Short descriptive captions

▼

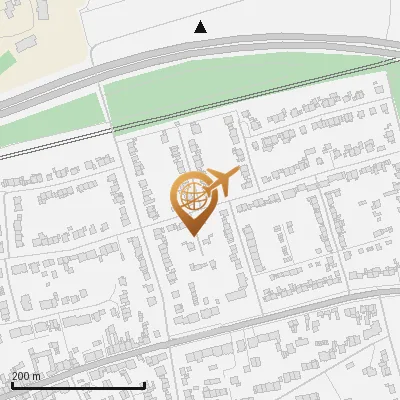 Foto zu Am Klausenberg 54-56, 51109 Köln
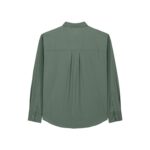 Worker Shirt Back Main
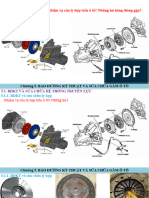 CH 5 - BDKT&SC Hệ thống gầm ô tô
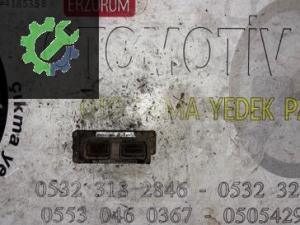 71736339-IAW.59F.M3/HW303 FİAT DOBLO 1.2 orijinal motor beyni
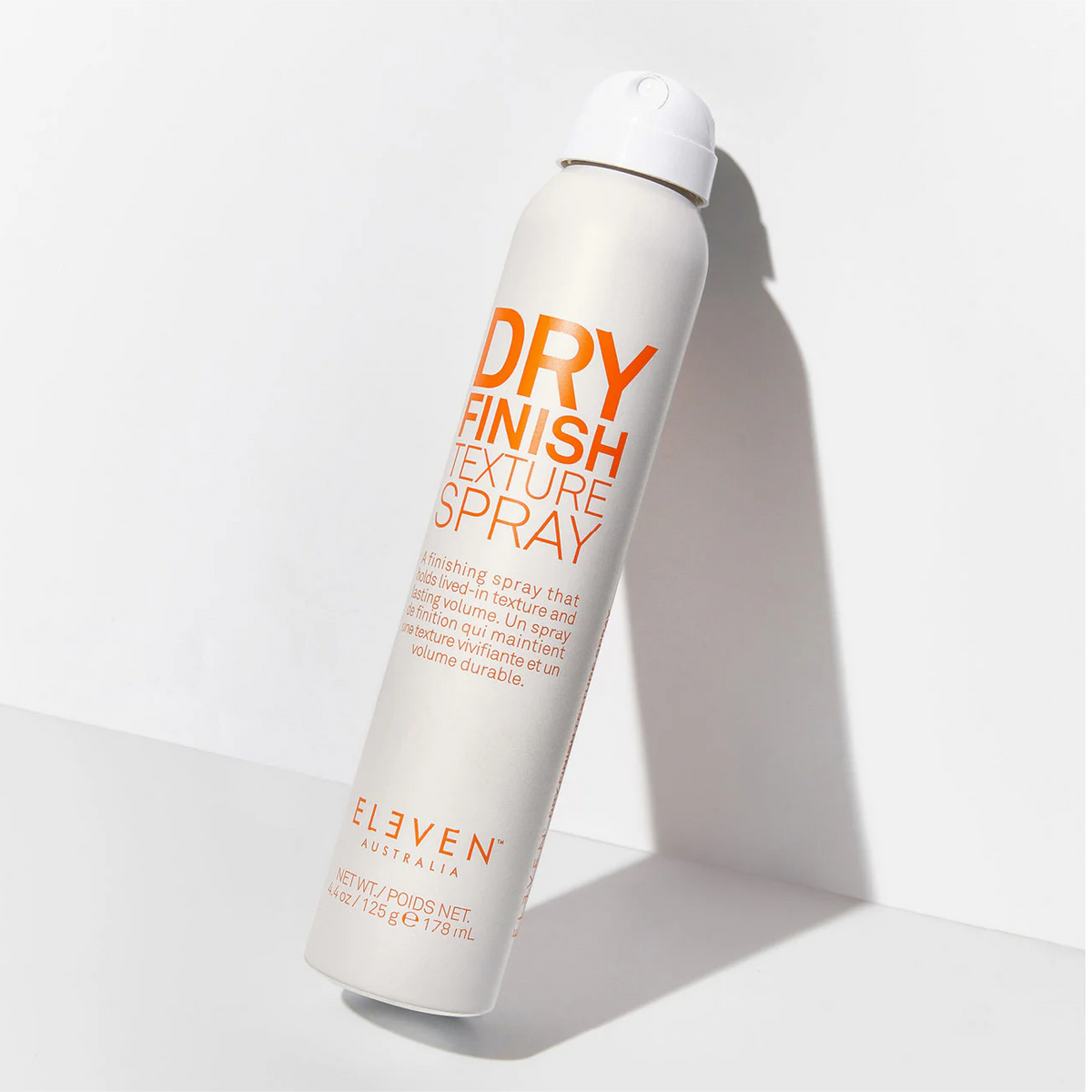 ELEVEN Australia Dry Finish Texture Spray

▲

#### The problem
Rewrite the lines, substituting "Jacket" for "Shirt" and leaving all else unchanged. Omit the pictures.

#### Your response
 Foto zu Am Klausenberg 54-56, 51109 Köln
 Worker Jacket Back Main
 CH 5 - BDKT&SC Hệ thống gầm ô tô
 71736339-IAW.59F.M3/HW303 FİAT DOBLO 1.2 orijinal motor beyni
 ELEVEN Australia Dry Finish Texture Spray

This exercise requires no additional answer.